_Extrait du document_.
Cela étant dit, j’étais confiante dans notre CGT, et dans la maturité de ses organisations qui ont décidé de mener ce congrès à bon port. Soyons lucides par rapport aux attentes des jeunes générations : si la transparence et la démocratie ne restent que des slogans, la CGT se fera sans eux.
Je souligne aussi le respect des militants pour l’intervention de Marie Buisson, lors de l’ouverture du congrès. Elle a été bien applaudie.
Lors de mon discours, j’ai tenu à saluer Marie Buisson, Philippe Martinez et Olivier Mateu (opposant dans la CGT à l’orientation de Philippe Martinez – NDLR). C’est un principe évident de respect. Les congressistes ont applaudi, ce qui démontre leur grande responsabilité.



On a parfois eu le sentiment d’un décalage entre les tensions du congrès, et la popularité des syndicats dans la rue, l’unité de l’intersyndicale et de ses dirigeants. Cette unité va-t-elle perdurer ?

Sophie BINET :


Oui. Les médias, le patronat et le gouvernement annoncent tous les jours la fin de l’intersyndicale, mais cette union des organisations contre la réforme des retraites démontre une confiance collective, une maturité et une détermination à gagner. Avec un seul mot d’ordre : le retrait.
Nous irons à Matignon dans cette optique. Cette unité très forte de l’intersyndicale est un acquis très important du bilan de Philippe Martinez.
Enfin, si la CGT sort rassemblée de ce congrès, c’est aussi grâce à Emmanuel Macron. (Rires.) Je lui adresse mes grands remerciements : nous sommes soudés pour combattre sa politique, à commencer par sa réforme des retraites. C’est notre priorité numéro un.
Je suis convaincue que nous obtiendrons le retrait de cette réforme avant d’aller au bout du processus de RIP (référendum d’initiative partagée, lancé par les parlementaires de gauche – NDLR). Ce référendum est un étage supplémentaire dans la lutte.
Mais notre point d’appui essentiel reste le rapport de force social. Cela passe par la grève et les manifestations. Nous appelons les salariés à les développer, notamment le 6 avril, puis le 7 avril, journée d’action dans la santé.



La CGT est une organisation implantée chez les salariés à l’emploi stable et statutaire. La syndicalisation des précaires reste un défi. Est-elle une priorité ?

Sophie BINET :


Pendant notre congrès, j’ai relevé l’intervention de Lætitia Gomez, secrétaire générale de la CGT de l’intérim. Elle a rappelé que notre pays compte 800 000 intérimaires. Ils représentent près de 20 % des ouvriers. La syndicalisation des précaires est centrale, bien que ce défi soit complexe. La CGT a déjà gagné des droits nouveaux pour les intérimaires, même si les pratiques de dumping social permettent trop souvent de les contourner.

_Données fournies_.

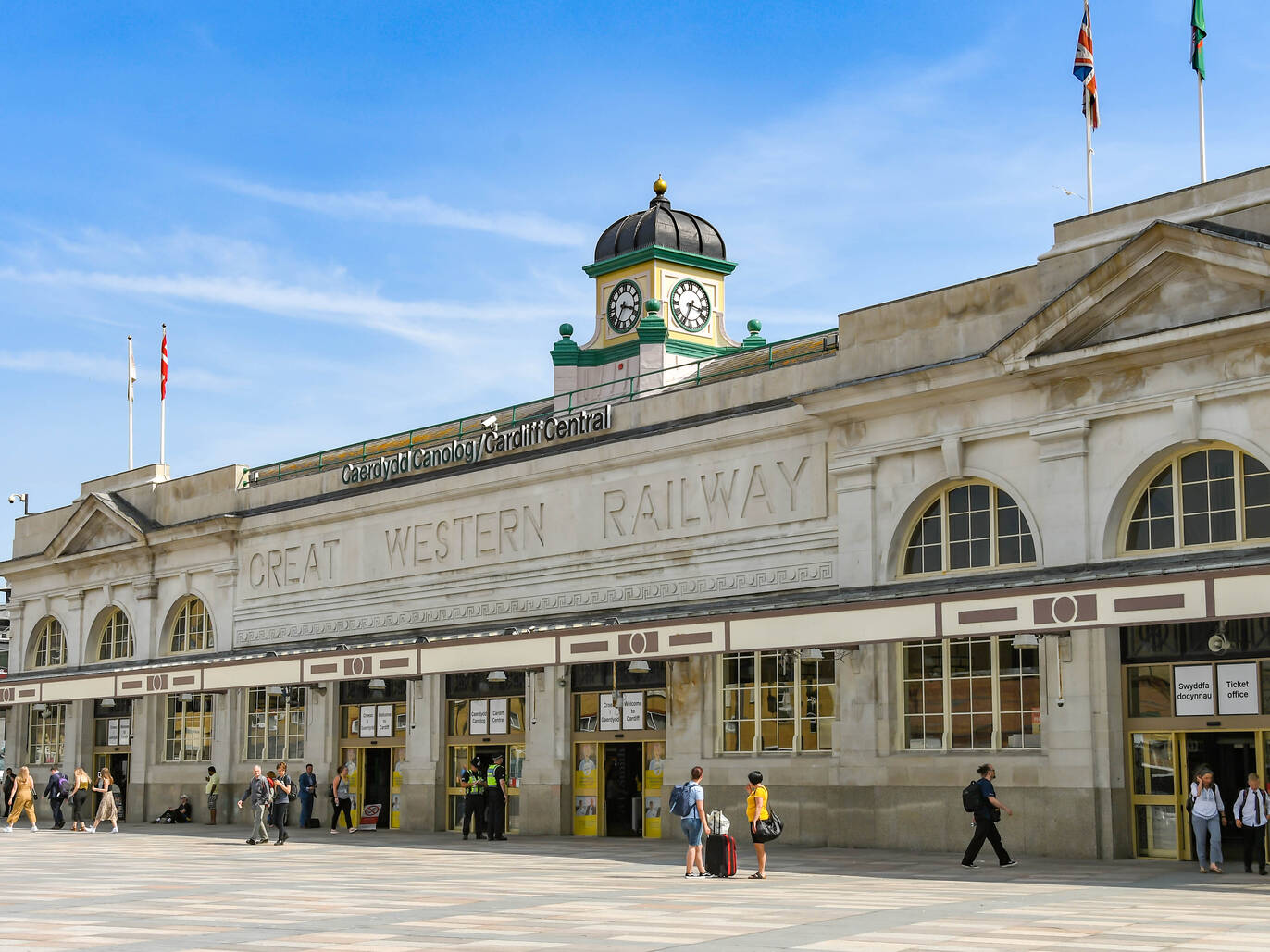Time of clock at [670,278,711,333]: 3:33
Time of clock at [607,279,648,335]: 3:34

_Exercices proposés_.
[A] Reproduisez à l'identique le passage de l'extrait du document qui va de « Nous irons à » jusqu'à « dans la lutte. ».
[B] Répondez aux questions suivantes d'après l'extrait du document :
(i) Combien d'intérimaires notre pays compte-t-il, selon l'intervention de Lætitia Gomez ?
(ii) Quel est le seul mot d'ordre de l'union des organisations contre la réforme des retraites ?
(iii) À quel secteur est consacrée la journée d'action du 7 avril ?
[C] Résumez l'extrait du document en deux phrases.

_Résultats des exercices_.
[A]
Nous irons à Matignon dans cette optique. Cette unité très forte de l’intersyndicale est un acquis très important du bilan de Philippe Martinez.
Enfin, si la CGT sort rassemblée de ce congrès, c’est aussi grâce à Emmanuel Macron. (Rires.) Je lui adresse mes grands remerciements : nous sommes soudés pour combattre sa politique, à commencer par sa réforme des retraites. C’est notre priorité numéro un.
Je suis convaincue que nous obtiendrons le retrait de cette réforme avant d’aller au bout du processus de RIP (référendum d’initiative partagée, lancé par les parlementaires de gauche – NDLR). Ce référendum est un étage supplémentaire dans la lutte.

[B]
(i) 800 000 intérimaires.
(ii) Le retrait.
(iii) La santé.

[C] Sophie Binet affirme que l'unité de l'intersyndicale perdurera autour d'un seul mot d'ordre, le retrait de la réforme des retraites, dont la CGT fait sa priorité numéro un en s'appuyant sur la grève et les manifestations. Elle juge par ailleurs centrale la syndicalisation des précaires, rappelant que le pays compte 800 000 intérimaires, soit près de 20 % des ouvriers.